§ **Goal of the exercise**
Repeat the data word for word, everything from the line containing "How many viviendas are shown for Económica?" down to the line containing "Which country has the highest ccTLDs", with both of those lines included. Leave the pictures out of your answer.
┌─ Material for the task
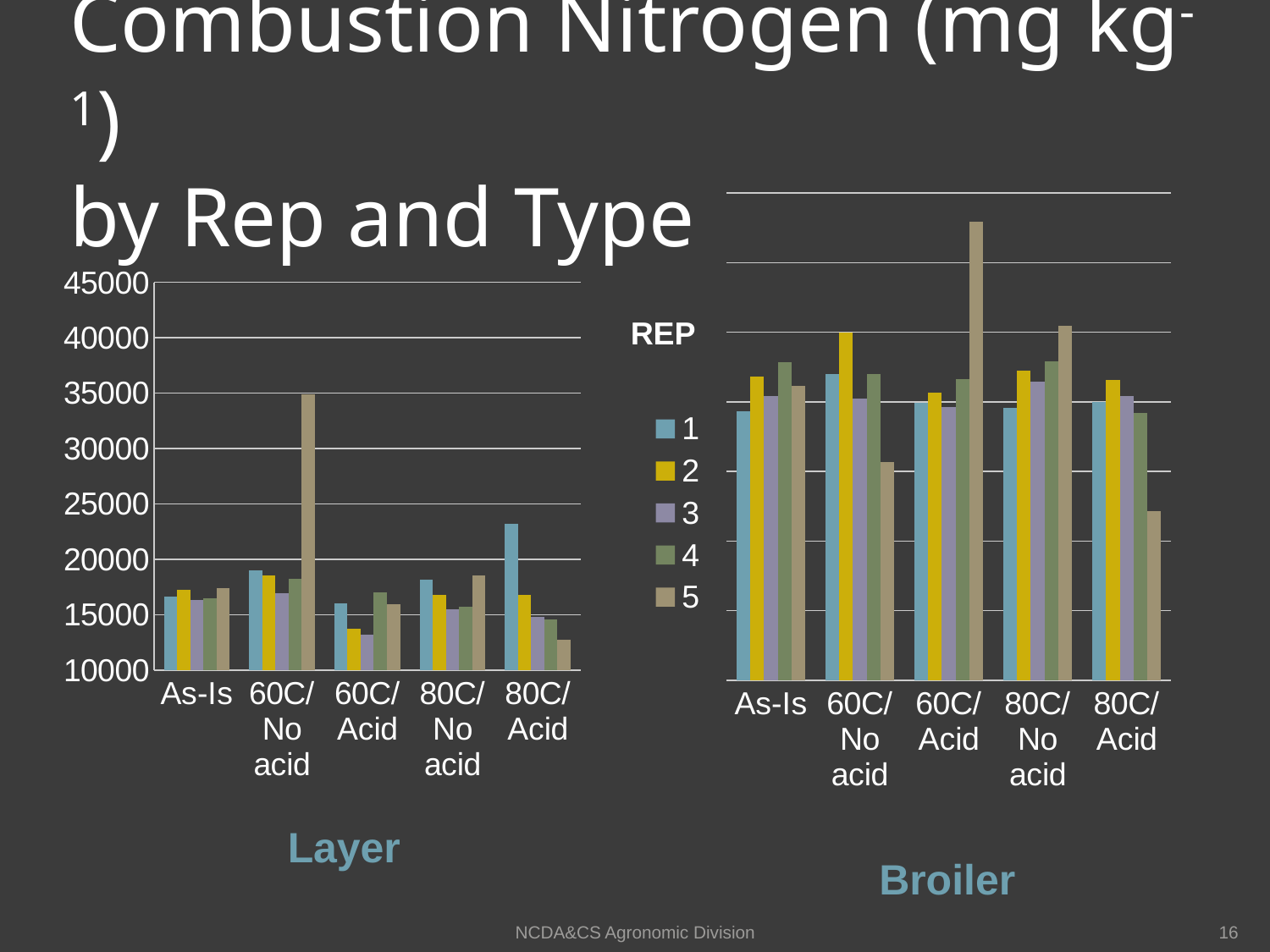
What is the title of the legend shared by the two charts? REP How many series does the REP legend list? 5 How many categories are shown on the x axis of the Broiler chart? 5 In the Broiler chart, which rep has the tallest bar in the 60C/Acid category? 5 In the Layer chart, which rep has the highest bar in the 60C/No acid category? 5 What kind of chart is the Layer chart on the left of the slide? bar chart In the Layer chart, is the value for rep 1 at 80C/Acid greater or less than 20000? greater In the Broiler chart, which rep has the lowest bar in the 80C/Acid category? 5 In the Layer chart, is the value for rep 5 at 80C/Acid greater or less than 15000? less In the Broiler chart, which is larger: rep 5 at 60C/Acid or rep 2 at 60C/No acid? rep 5 at 60C/Acid In the Layer chart, which rep has the lowest bar in the 80C/Acid category? 5 In the Layer chart, is the value for rep 5 at 60C/No acid greater or less than 30000? greater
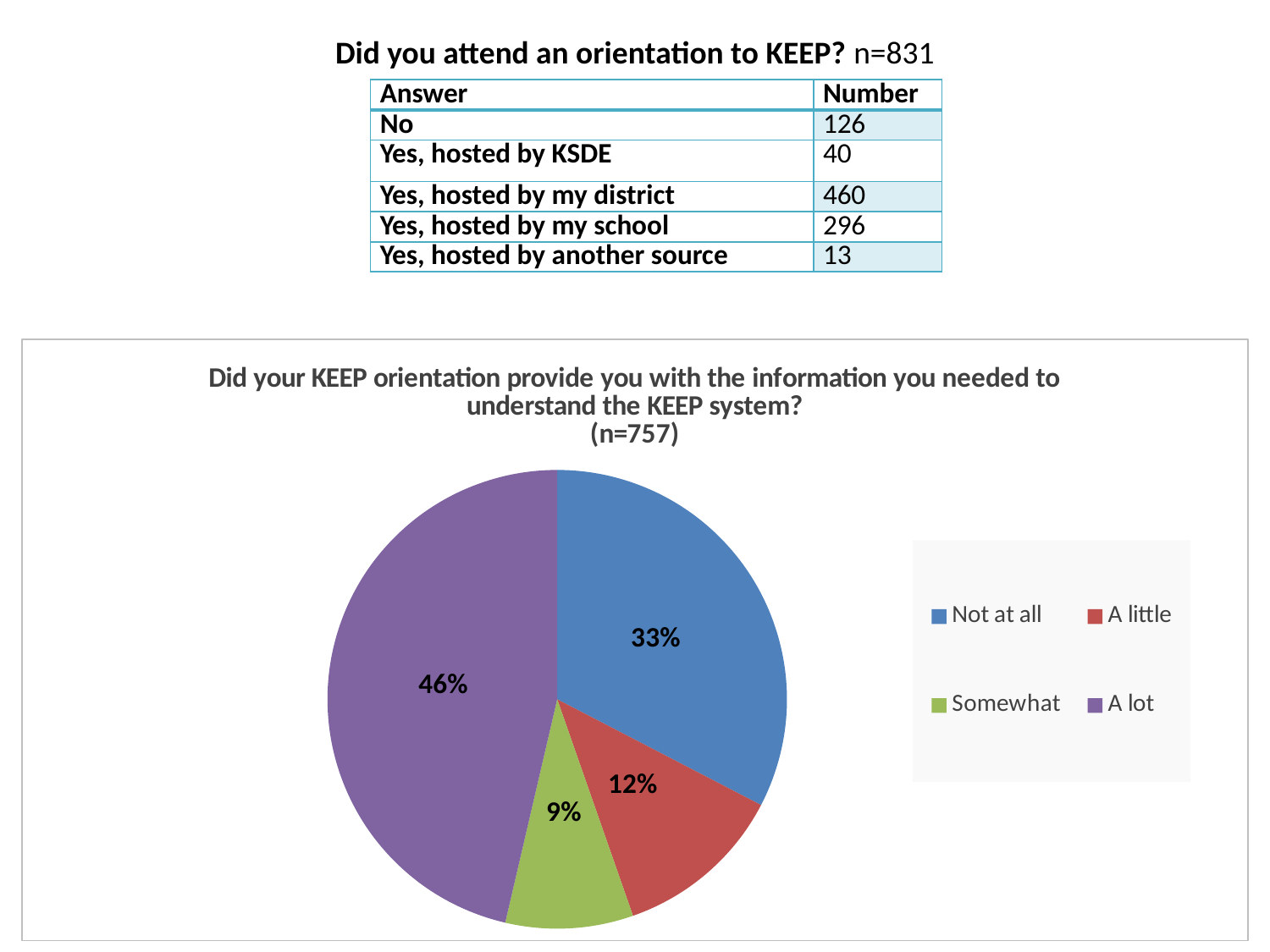
What type of chart is shown on the slide? pie chart What share of the pie chart is labelled "A lot"? 46% Which category has the smallest slice in the pie chart? Somewhat Which slice is larger in the pie chart, "A little" or "Somewhat"? A little What share of the pie chart is labelled "A little"? 12% What sample size (n) is given in the pie chart's title? n=757 How many entries does the pie chart's legend list? 4 Which category has the largest slice in the pie chart? A lot How many slices does the pie chart have? 4 What share of the pie chart is labelled "Somewhat"? 9% What is the difference in percentage points between the "A lot" slice and the "Not at all" slice? 13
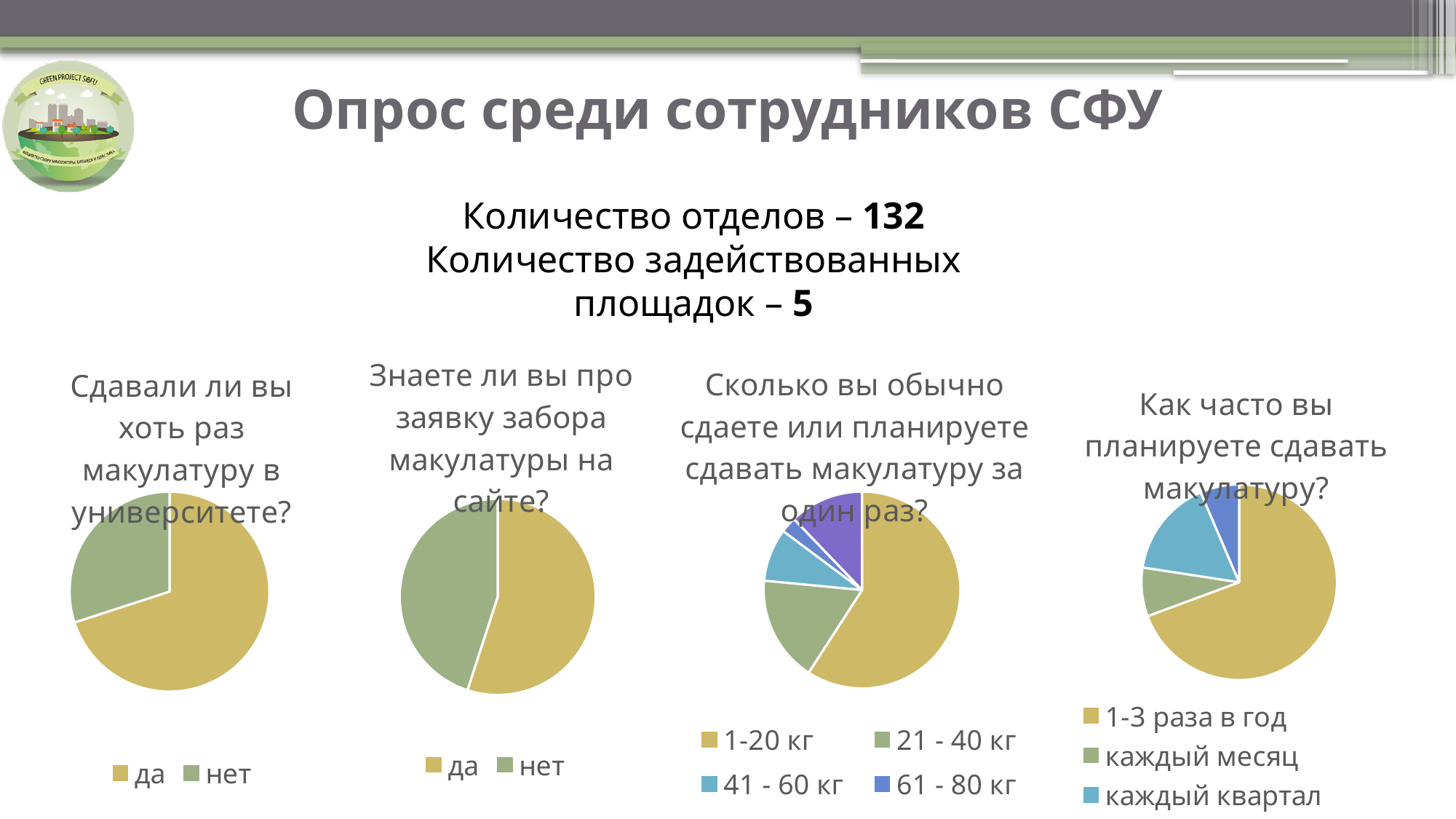
In the chart "Сколько вы обычно сдаете или планируете сдавать макулатуру за один раз?", which is larger, 1-20 кг or 21 - 40 кг? 1-20 кг How many pie charts are shown on the slide? 4 How many entries does the legend of the chart "Как часто вы планируете сдавать макулатуру?" list? 3 In the chart "Сколько вы обычно сдаете или планируете сдавать макулатуру за один раз?", which category has the largest share? 1-20 кг In the chart "Сдавали ли вы хоть раз макулатуру в университете?", which answer has the largest share? да What kind of chart is used for the question "Сдавали ли вы хоть раз макулатуру в университете?"? pie chart In the chart "Сколько вы обычно сдаете или планируете сдавать макулатуру за один раз?", what colour represents 61 - 80 кг? blue In the chart "Сдавали ли вы хоть раз макулатуру в университете?", which answer has the smallest share? нет In the chart "Как часто вы планируете сдавать макулатуру?", which category has the largest share? 1-3 раза в год In the chart "Как часто вы планируете сдавать макулатуру?", which is larger, каждый месяц or каждый квартал? каждый квартал In the chart "Знаете ли вы про заявку забора макулатуры на сайте?", which is larger, да or нет? да How many entries does the legend of the chart "Сколько вы обычно сдаете или планируете сдавать макулатуру за один раз?" list? 4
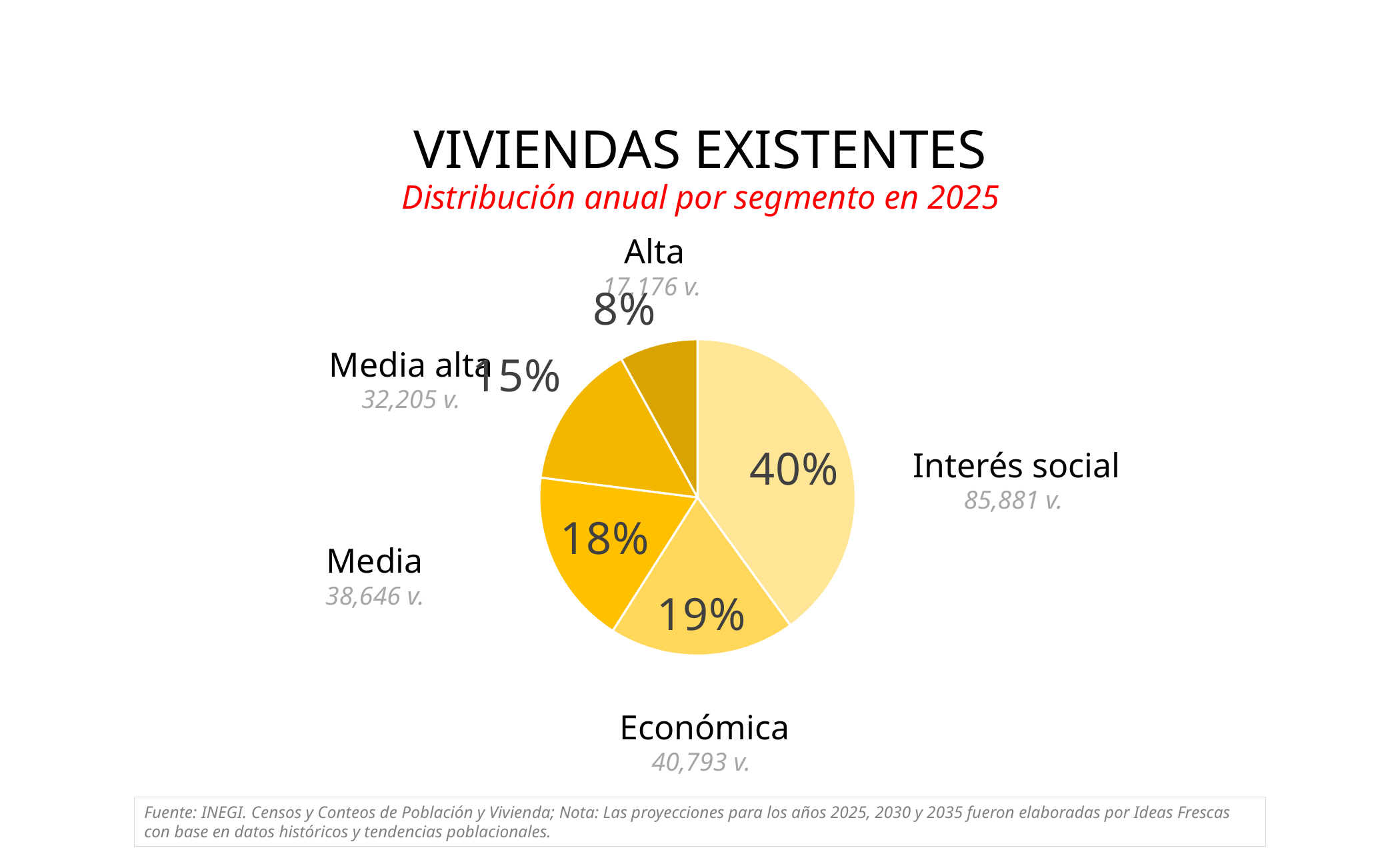
How many viviendas are shown for Económica? 40,793 v. How many viviendas are shown for Media alta? 32,205 v. How many viviendas are shown for Interés social? 85,881 v. Which segment has the largest share of the pie? Interés social What kind of chart is shown on the slide? Pie chart What share of the pie does Alta represent? 8% What share of the pie does Interés social represent? 40% What is the difference in percentage points between the Económica and Media shares? 1% Which segment has the smallest share of the pie? Alta How many segments does the pie chart have? 5 What is the subtitle shown in red below the chart title? Distribución anual por segmento en 2025 Which has the larger share, Media alta or Alta? Media alta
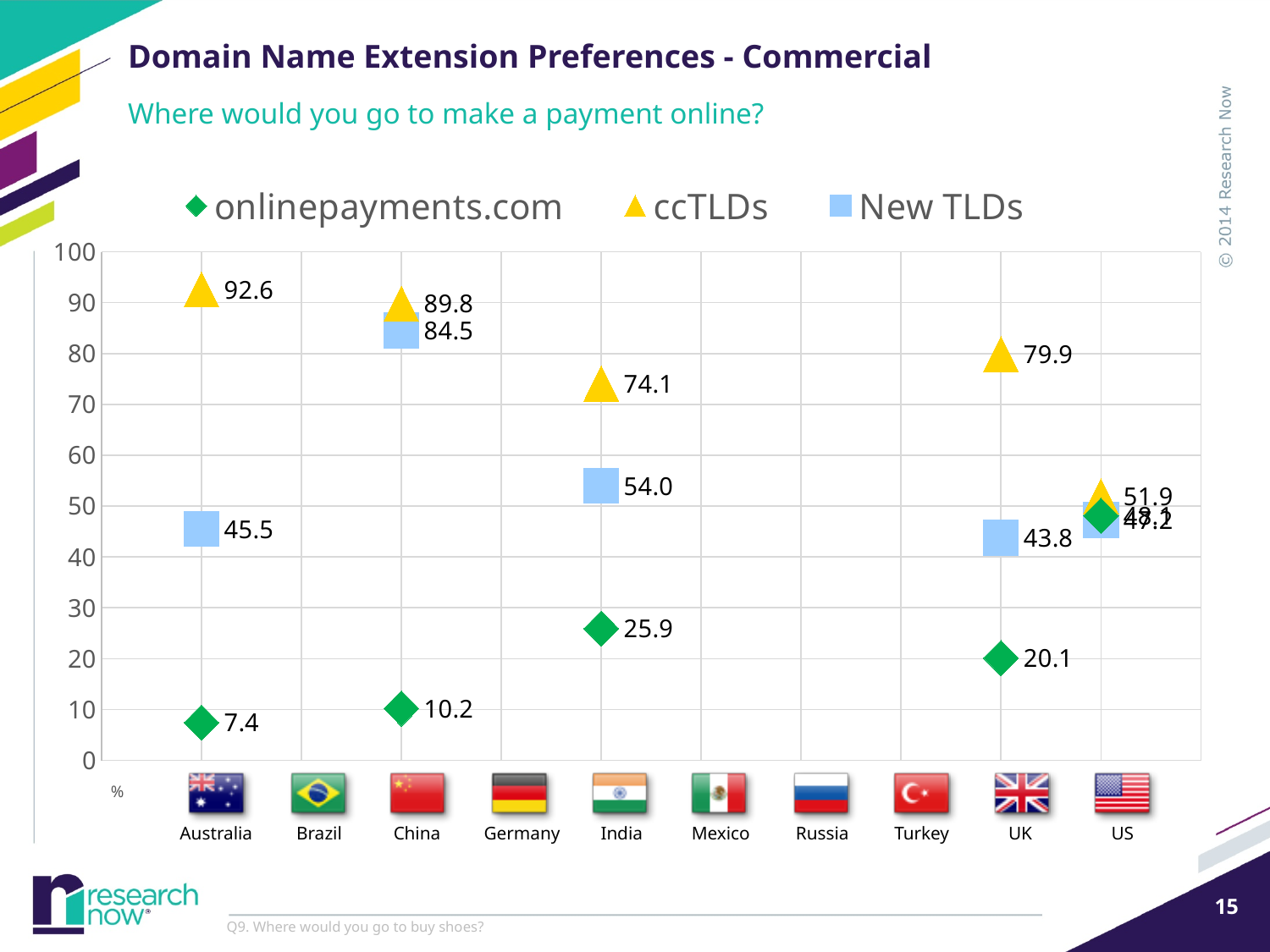
Which country has the highest ccTLDs value? Australia Which is larger, the New TLDs value for India or for the UK? India Is the New TLDs value for the UK greater or less than 50? less What is the difference between the ccTLDs and New TLDs values for China? 5.3 How many series does the legend list? 3 What is the onlinepayments.com value for India? 25.9 What is the New TLDs value for China? 84.5 Which country has the lowest onlinepayments.com value? Australia Which country has the highest New TLDs value? China What is the ccTLDs value for the UK? 79.9 What is the ccTLDs value for Australia? 92.6 How many countries are shown along the x axis? 10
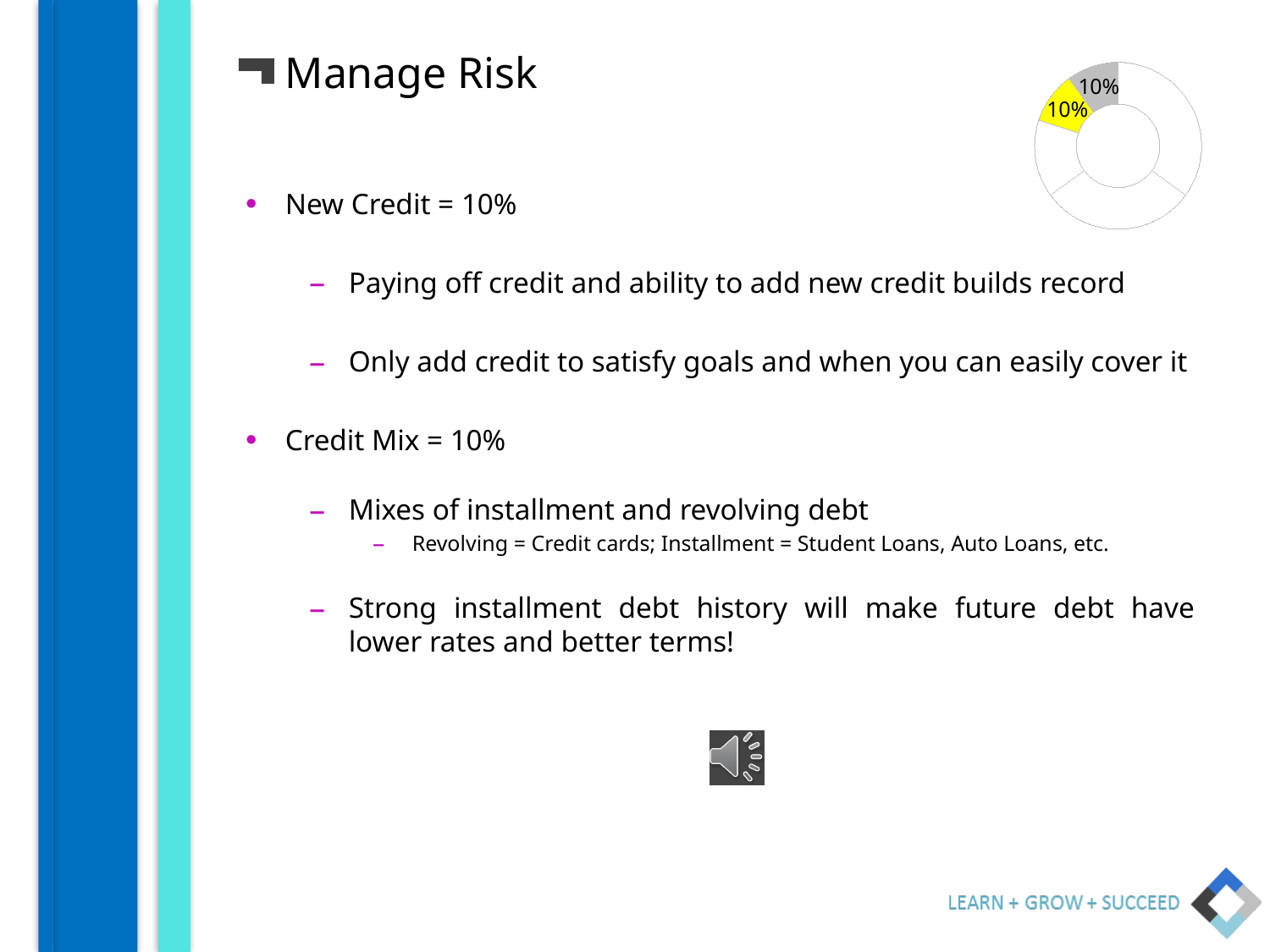
Do the yellow and gray slices of the doughnut chart show the same value? Yes What share of the doughnut does the yellow slice represent? 10% How many slices of the doughnut chart have a data label printed on them? 2 What kind of chart is shown in the top-right corner of the slide? Doughnut chart What value is printed on the gray slice of the doughnut chart? 10% What is the difference between the values of the yellow and gray slices? 0% Does the doughnut chart include a legend? No How many slices does the doughnut chart have in total? 5 What share of the doughnut does the gray slice represent? 10% What value is printed on the yellow slice of the doughnut chart? 10%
└─
§ **Result of this exercise**
How many viviendas are shown for Económica? 40,793 v. How many viviendas are shown for Media alta? 32,205 v. How many viviendas are shown for Interés social? 85,881 v. Which segment has the largest share of the pie? Interés social What kind of chart is shown on the slide? Pie chart What share of the pie does Alta represent? 8% What share of the pie does Interés social represent? 40% What is the difference in percentage points between the Económica and Media shares? 1% Which segment has the smallest share of the pie? Alta How many segments does the pie chart have? 5 What is the subtitle shown in red below the chart title? Distribución anual por segmento en 2025 Which has the larger share, Media alta or Alta? Media alta
Which country has the highest ccTLDs value? Australia Which is larger, the New TLDs value for India or for the UK? India Is the New TLDs value for the UK greater or less than 50? less What is the difference between the ccTLDs and New TLDs values for China? 5.3 How many series does the legend list? 3 What is the onlinepayments.com value for India? 25.9 What is the New TLDs value for China? 84.5 Which country has the lowest onlinepayments.com value? Australia Which country has the highest New TLDs value? China What is the ccTLDs value for the UK? 79.9 What is the ccTLDs value for Australia? 92.6 How many countries are shown along the x axis? 10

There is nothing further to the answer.